Myriam Juan : « Les femmes journalistes sont les grandes oubliées de l’histoire »

Maîtresse de conférences à l’université de Caen, Myriam Juan s’est plongée durant plusieurs semaines dans les archives de la CCIJP pour effectuer des recherches sur les femmes journalistes dans le milieu du cinéma avant la Seconde Guerre mondiale. Retour d’expérience.

Comment avez-vous eu connaissance des archives à la CCIJP ?

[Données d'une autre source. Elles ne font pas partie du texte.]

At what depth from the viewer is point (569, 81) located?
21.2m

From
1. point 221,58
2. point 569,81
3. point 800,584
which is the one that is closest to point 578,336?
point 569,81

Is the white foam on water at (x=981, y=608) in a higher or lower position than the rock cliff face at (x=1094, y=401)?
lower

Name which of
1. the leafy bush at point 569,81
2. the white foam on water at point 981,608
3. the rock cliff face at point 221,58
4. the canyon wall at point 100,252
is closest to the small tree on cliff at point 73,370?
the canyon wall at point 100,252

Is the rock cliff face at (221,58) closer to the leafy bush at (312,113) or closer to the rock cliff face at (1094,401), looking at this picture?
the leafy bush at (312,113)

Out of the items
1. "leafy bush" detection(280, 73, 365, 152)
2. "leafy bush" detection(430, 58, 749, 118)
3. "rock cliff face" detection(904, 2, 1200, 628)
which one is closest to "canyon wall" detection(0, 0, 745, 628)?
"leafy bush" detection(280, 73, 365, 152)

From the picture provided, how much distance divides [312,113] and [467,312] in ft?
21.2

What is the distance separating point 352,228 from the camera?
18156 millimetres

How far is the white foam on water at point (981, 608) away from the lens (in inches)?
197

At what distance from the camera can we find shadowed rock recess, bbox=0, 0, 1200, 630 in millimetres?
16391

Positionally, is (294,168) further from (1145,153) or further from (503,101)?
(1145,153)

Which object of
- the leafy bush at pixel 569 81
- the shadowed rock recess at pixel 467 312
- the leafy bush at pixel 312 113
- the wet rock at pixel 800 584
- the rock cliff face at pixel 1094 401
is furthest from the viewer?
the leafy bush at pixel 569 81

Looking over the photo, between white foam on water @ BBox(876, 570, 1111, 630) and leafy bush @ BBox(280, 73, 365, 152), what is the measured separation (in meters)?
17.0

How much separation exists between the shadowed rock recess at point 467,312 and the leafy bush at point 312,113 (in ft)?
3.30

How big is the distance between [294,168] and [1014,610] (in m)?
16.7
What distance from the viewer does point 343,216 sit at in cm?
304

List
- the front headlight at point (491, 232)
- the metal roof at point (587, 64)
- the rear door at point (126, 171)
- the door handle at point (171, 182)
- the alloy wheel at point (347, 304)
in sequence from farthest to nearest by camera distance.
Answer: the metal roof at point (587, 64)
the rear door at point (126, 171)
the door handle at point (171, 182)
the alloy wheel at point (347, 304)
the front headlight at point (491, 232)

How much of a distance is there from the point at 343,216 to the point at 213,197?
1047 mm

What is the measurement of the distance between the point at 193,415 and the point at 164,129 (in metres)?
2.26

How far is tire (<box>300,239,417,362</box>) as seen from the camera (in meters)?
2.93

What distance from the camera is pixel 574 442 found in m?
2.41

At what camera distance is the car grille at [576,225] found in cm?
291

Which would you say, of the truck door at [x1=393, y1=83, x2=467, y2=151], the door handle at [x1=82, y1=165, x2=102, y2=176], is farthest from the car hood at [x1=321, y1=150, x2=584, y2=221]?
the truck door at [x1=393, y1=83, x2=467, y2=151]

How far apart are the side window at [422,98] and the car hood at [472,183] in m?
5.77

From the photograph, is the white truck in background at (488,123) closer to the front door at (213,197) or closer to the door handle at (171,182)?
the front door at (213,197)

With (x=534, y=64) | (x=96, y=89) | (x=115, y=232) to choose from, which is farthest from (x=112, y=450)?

Myriam Juan. À la base, je suis historienne et je me suis spécialisée au fil des années dans l’histoire culturelle et sociale en France, plus particulièrement dans le milieu du cinéma. Au cours de mes recherches, j’ai eu accès à de nombreuses archives et lu beaucoup la presse. À la lumière de ces expériences, je me suis aperçue que les femmes journalistes étaient les grandes oubliées de l’histoire. Autant il y avait beaucoup de documentations concernant les actrices, les réalisatrices, les scénaristes et les autres femmes du cinéma, autant les informations étaient plus réduites pour les journalistes. C’est lors d’un colloque qu’un confrère m’a appris l’existence d’archives à la carte de presse et surtout qu’il y avait un dossier concernant chaque femme journaliste depuis 1935 !

 

Qu’avez-vous découvert ?

Myriam Juan. À partir de mes recherches, j’avais réussi à établir une liste de noms de femmes qui avaient été journalistes avant 1940. Pour certaines leur carrière était très documentée, mais pour d’autres je disposais de trop peu d’éléments. La consultation des dossiers m’a permis d’avoir beaucoup de renseignements sur elles. Outre les renseignements basiques, comme la date de naissance et la situation familiale, j’ai pu découvrir par exemple de quel milieu social elles étaient issues, comment elles étaient entrées dans le métier, comment elles travaillaient, pour quels journaux, à quelles associations ou quels syndicats elles étaient affiliées* et plein d’autres choses qui vont alimenter mes futurs essai et anthologie sur le sujet.

© Francis Magois

Qu’est-ce qui vous a le plus marquée lors de cette consultation ?

Myriam Juan. Après avoir consulté ces dossiers, j’ai maintenant l’impression de les connaître. J’ai pu ainsi associer un visage à un nom grâce à leur photo, découvrir leur écriture manuscrite et me plonger dans l’époque. C’était bouleversant ! C’est un trésor. Grâce à ces archives, j’ai pu mieux mesurer le cadre familial et les règles de la profession d’avant la Seconde Guerre mondiale. Mais ce qui m’a peut-être le plus impressionnée est certainement la coupe de cheveux sur les photos. À la fois très typique de l’époque, mais aussi très moderne.

* Au sortir de la guerre, lors de sa première demande, il fallait indiquer son éventuelle appartenance à un syndicat ou à une association de journalistes.